[start TEXT BLOCK]

Appellant entered a plea of not guilty. Upon the trial the immigration inspector testified that no certificate of residence or of identity had been issued to the appellant. It also appeared that the appellant was a laborer of Chinese descent. On cross-examination of the government inspector it was established that the appellant was admitted by Special Board of Inquiry, and on redirect examination the government produced its record showing such admission, which was introduced in evidence. At this stage of the proceeding the right of the appellant to remain in Hawaii was established. The government was desirous of overcoming this prima facie showing by the introduction of the record of the examination of the witnesses who had been called before the immigration authorities in 1928. It was held by the court that the transcript of this evidence was not admissible. The government was relying upon discrepancies between the testimony of the witnesses given at the time of entry in 1923 and statements made by the same witnesses in 1928, but, this testimony having been excluded by the court, the district attorney was at a loss as to how to get this evidence before the court. If he called the witnesses he could not do so for the mere purpose of impeaching their testimony by contradictory statements and he was evidently fearful that upon the trial they would confirm their original testimony. And subsequent developments justified this fear. In this situation the judge decided that he would call the witnesses and question them and allow the attorneys for both sides to cross-examine. Upon the direct examination these witnesses confirmed and reiterated the testimony given by them in 1923. It was so stated in the opinion of the trial court, from which we quote as follows:
"Lau Yai and Fong Yick in their testimony given before this Court adhered so closely to the evidence given by them in 1923 that their testimony in the present trial and that given in 1923 (Exhibit `A') is held to be practically identical. * * *
"There was admitted in evidence in this case as Exhibit `A' the record of defendant's application for original admission at the Port of Honolulu in 1923, containing defendant's testimony and that of Fong Yick, Lau Yai and Lau Tung Yat, his three witnesses. The testimony of Fong Yick and Lau Yai at the present trial was practically identical with their 1923 testimony. The value of Lau Tung Yat as a witness has not been directly attacked, as the record shows that he has been throughout unavailable as a witness, his whereabouts being unknown and every intimation existing that he left the Territory several years ago."
With reference to the testimony of the appellant the court made the following statement: "The Government's case having closed, the defendant elected not to take the stand and subsequently the court of its own motion called the defendant to the stand, where he gave evidence practically identical with the evidence he had given in 1923, gave an explanation of one minor discrepancy in the 1923 statement, and denied making a certain statement in 1928 (inconsistent with his testimony in 1923 and at the pending hearing), and upon this denial the court put in evidence defendant's 1928 statement as Exhibit `D.'"

[end TEXT BLOCK]

**GOAL A:**
Render this sentence from the court opinion excerpt in Spanish: "Upon the direct examination these witnesses confirmed and reiterated the testimony given by them in 1923."
**GOAL B:**
According to the court opinion excerpt, why did the judge decide to call the witnesses and question them himself?
**GOAL C:**
Pick up the court opinion excerpt after its final sentence and carry it forward.
The rows that come next have no connection to the court opinion excerpt.

[start RECORD SET]

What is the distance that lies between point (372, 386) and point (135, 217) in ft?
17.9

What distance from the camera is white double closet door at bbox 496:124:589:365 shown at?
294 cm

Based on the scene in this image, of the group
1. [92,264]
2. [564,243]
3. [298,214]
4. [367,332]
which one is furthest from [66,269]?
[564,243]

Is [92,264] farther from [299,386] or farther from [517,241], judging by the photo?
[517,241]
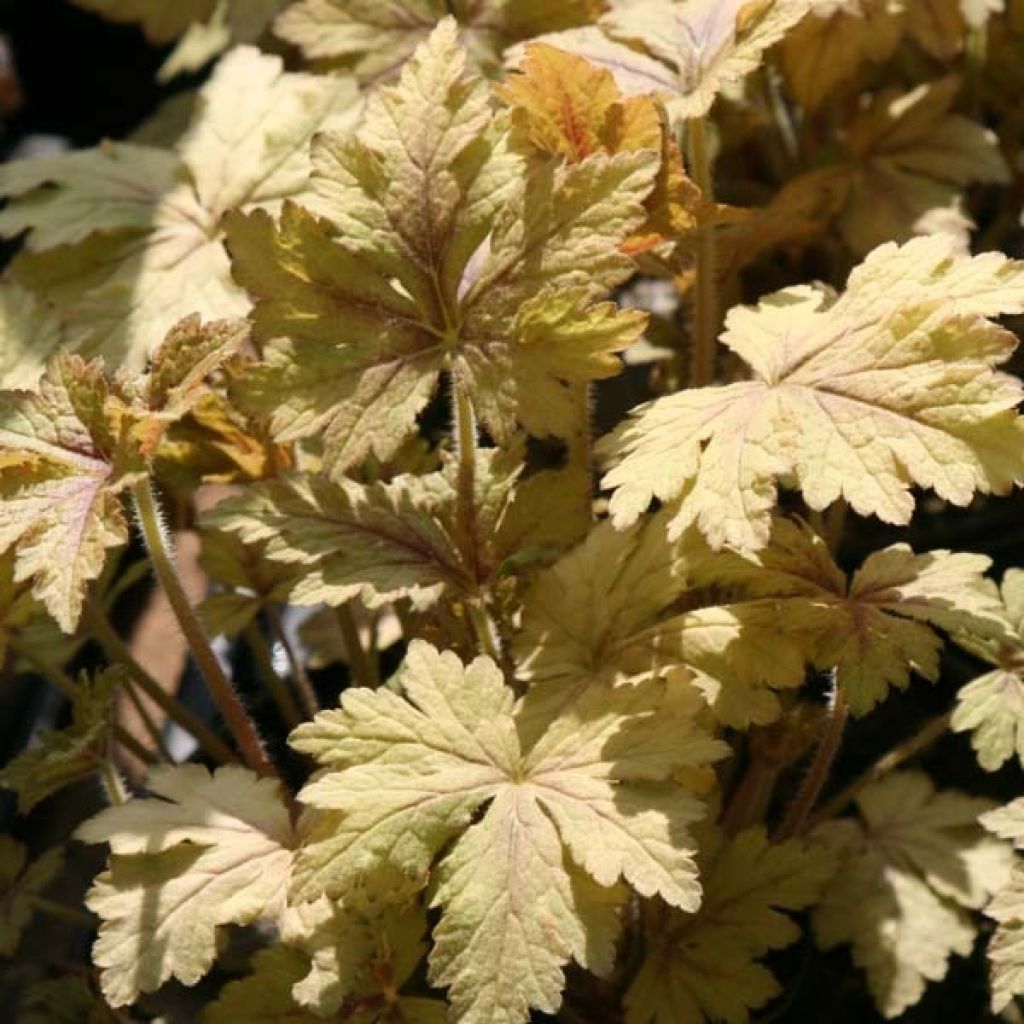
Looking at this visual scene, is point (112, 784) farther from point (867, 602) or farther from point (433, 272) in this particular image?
point (867, 602)

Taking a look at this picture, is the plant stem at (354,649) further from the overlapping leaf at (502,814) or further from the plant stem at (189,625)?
the overlapping leaf at (502,814)

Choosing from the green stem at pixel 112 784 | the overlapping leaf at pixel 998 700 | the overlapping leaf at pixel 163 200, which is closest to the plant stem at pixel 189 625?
the green stem at pixel 112 784

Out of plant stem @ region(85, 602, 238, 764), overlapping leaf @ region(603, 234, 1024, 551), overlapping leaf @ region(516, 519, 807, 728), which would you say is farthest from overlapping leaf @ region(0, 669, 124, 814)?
overlapping leaf @ region(603, 234, 1024, 551)

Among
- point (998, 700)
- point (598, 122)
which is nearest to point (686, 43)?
point (598, 122)

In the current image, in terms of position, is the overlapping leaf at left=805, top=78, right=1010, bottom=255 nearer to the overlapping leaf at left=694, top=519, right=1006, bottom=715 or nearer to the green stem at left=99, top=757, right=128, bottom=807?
the overlapping leaf at left=694, top=519, right=1006, bottom=715

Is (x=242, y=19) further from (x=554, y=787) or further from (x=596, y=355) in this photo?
(x=554, y=787)
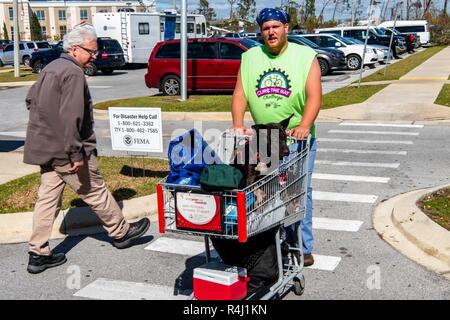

[end RECORD SET]

**TASK RESULT A:**
En el interrogatorio directo, estos testigos confirmaron y reiteraron el testimonio que habían rendido en 1923.

**TASK RESULT B:**
The court had excluded the transcript of the 1928 testimony, so the district attorney had no way to get that evidence before the court. He could not call the witnesses merely to impeach them with contradictory statements, and he feared they would confirm their original testimony at trial. The judge therefore called and questioned the witnesses himself and let attorneys for both sides cross-examine.

**TASK RESULT C:**
We quote these excerpts from the opinion of the trial judge as a convenient way of calling attention to the facts as shown by the evidence. At this juncture it will be noted that the witnesses called, not only failed to establish fraud in the proceedings for the entry of appellant, but also again testified to the same facts upon which he had been originally admitted and which tended to establish the claim of the appellant that he was born in Hawaii. Instead of showing fraud in the original entry of the appellant, the proceedings thus far tended to establish that there was no fraud whatever. In this dilemma the trial court "admitted these 1928 statements of Fong Yick and Lau Yai as Exhibits `B' and `C,'" and "put in evidence defendant's 1928 statement as Exhibit `D.'" It is a fundamental rule of evidence that a party cannot call a witness for the sole purpose of impeaching him by inconsistent statements alleged to have been made by the witness. Hickory v. U.S., 151 U.S. 308, 309, 14 S. Ct. 334, 38 L. Ed. 170; Cyc. Fed. Proc., vol. 2, § 527. The only instances in which a party is permitted to introduce conflicting statements to destroy the probative effect of the testimony of a witness introduced by him is where he claims that he had been surprised by the adverse testimony of his witness and offers the conflicting statements to justify calling the witness and to eliminate, as far as possible, the effect of his adverse testimony. Murray v. Third Nat. Bank (C.C.A.) 234 F. 481.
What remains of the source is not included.